[The data — start]

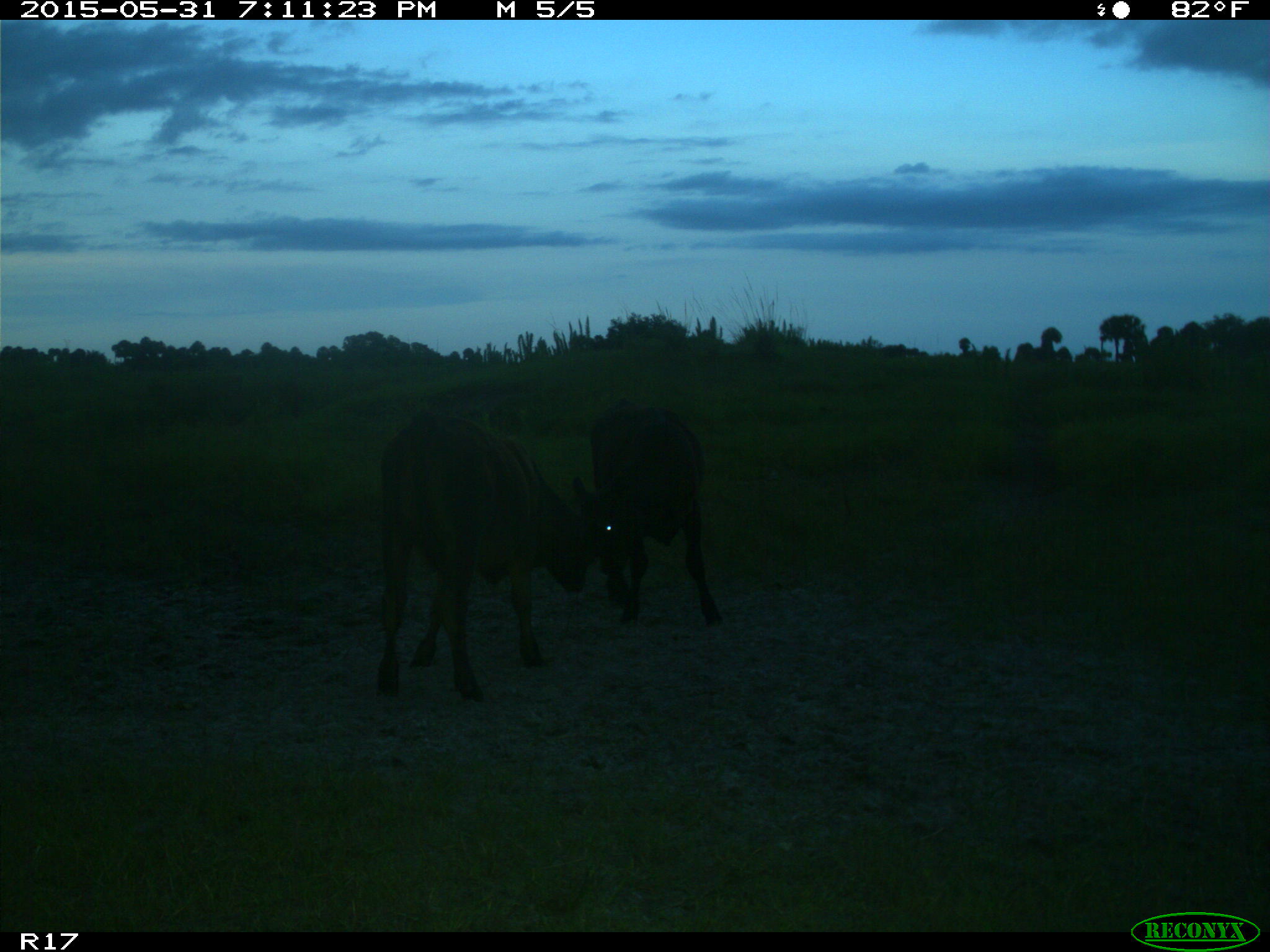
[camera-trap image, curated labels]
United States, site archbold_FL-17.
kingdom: Animalia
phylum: Chordata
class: Mammalia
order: Artiodactyla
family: Bovidae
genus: Bos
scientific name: Bos taurus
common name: domestic cow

[The data — finish]

§ **Work instructions**
This exercise calls for a verbatim output of the entries, pictures omitted.

§ **Task result**
[camera-trap image, curated labels]
United States, site archbold_FL-17.
kingdom: Animalia
phylum: Chordata
class: Mammalia
order: Artiodactyla
family: Bovidae
genus: Bos
scientific name: Bos taurus
common name: domestic cow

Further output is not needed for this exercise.